Not only can you receive credit from traditional financial institutions, but credit can also be obtained through online banks and credit unions. Consumers can borrow money to consolidate debt, they can obtain travel loans, they can apply for very low interest personal loans, and they can even borrow money in advance of their regular salary. However, while credit has become a lot easier to obtain, the fine print is still the fine print, and understanding it can help you avoid some of the financial missteps that lead to disaster.
Let’s take a look at some things you need to be aware of when you’re applying for a loan to ensure you understand the fine print fully.
One of the major things that can impact the amount of money you pay over the term of the loan is related to fees. The first very common fee you might find is the loan origination fee, which is related to the administrative costs to open the account. Another very common fee that is assessed is an application fee, which is like the origination fee in that is related to costs to take the application. Other fees you might assess if you open up a credit card is the annual fee, which is charged to the card for maintenance on the account.

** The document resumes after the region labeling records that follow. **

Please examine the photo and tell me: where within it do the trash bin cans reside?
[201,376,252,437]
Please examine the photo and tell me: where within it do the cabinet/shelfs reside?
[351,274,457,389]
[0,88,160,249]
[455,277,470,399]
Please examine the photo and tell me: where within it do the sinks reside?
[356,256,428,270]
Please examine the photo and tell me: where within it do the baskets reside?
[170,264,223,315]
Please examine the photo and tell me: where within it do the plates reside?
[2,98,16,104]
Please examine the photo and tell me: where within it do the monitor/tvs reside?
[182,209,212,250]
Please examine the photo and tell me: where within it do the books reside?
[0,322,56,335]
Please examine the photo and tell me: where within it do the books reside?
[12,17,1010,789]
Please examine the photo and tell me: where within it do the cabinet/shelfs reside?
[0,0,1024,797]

Another fee that is assessed, especially with credit cards, is the transaction fee. These fees can apply to just about any transaction you can make while using the card. Common fees that are assessed include using the card at ATMs other than the bank that issued the card. Cash advance fees for withdrawing cash can also add up as well. When using a line of credit, make sure you understand these types of fees because every time you use the card to get cash, you will find yourself paying both ATM and cash advance fees.

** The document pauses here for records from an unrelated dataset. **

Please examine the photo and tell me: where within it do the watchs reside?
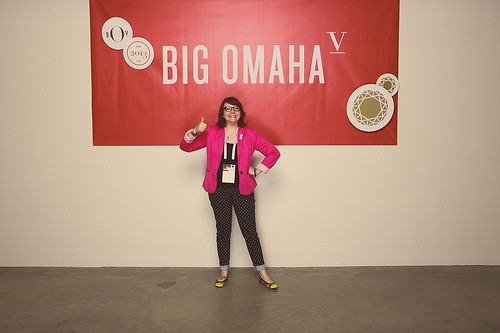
[190,128,198,137]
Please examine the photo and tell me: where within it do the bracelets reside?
[254,167,256,177]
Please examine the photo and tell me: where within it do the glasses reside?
[223,106,240,112]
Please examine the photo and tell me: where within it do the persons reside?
[179,96,281,289]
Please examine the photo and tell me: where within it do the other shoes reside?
[215,276,228,287]
[259,277,278,289]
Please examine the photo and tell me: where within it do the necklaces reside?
[226,126,237,140]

The types of penalties you might encounter when opening a line of credit, whether it is a loan or a credit card, are related to paying the loan off early or making late payments. While it seems contradictory for lenders to charge a fee for paying off a debt early, the whole point of them lending the money is so they can make money off the interest you pay. If you pay off the loan early, the lender does not earn any money on interest that you paid, so you pay a fee for that lost earnings.

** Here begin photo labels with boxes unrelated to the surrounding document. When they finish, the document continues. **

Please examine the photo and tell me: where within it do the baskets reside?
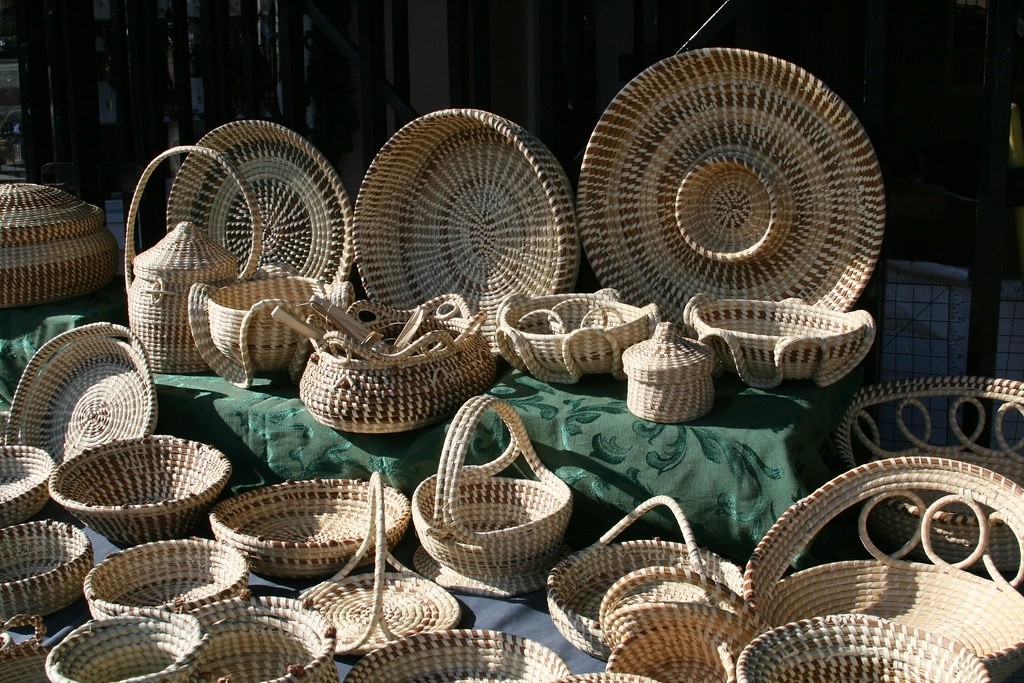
[124,146,262,374]
[5,322,158,466]
[188,262,356,389]
[684,292,876,388]
[577,48,885,360]
[299,293,496,433]
[0,395,572,683]
[353,108,580,356]
[166,120,354,282]
[546,377,1024,683]
[495,287,662,385]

Late payment fees are probably some of worst in relationship to borrowing because one could easily find themselves in a situation where an account snowballs out of control. With credit cards, especially, lenders retain the right to increase the interest rate after a certain number of late payments, so you are not only paying a fee for late payments, but you are also being charged excessive interest. When taking out any loan, pay attention to the fees and penalties because they add, in some cases, thousands of dollars to the principal.
Figuring Out The Details
Every loan begins with a principal amount and the interest rate that accompanies it. However, once you add in the fees and the various penalties, consumers find that they might potentially pay far more than the initial amount and interest. Your best bet against paying more than you have to for a loan is to read the fine print, and carefully.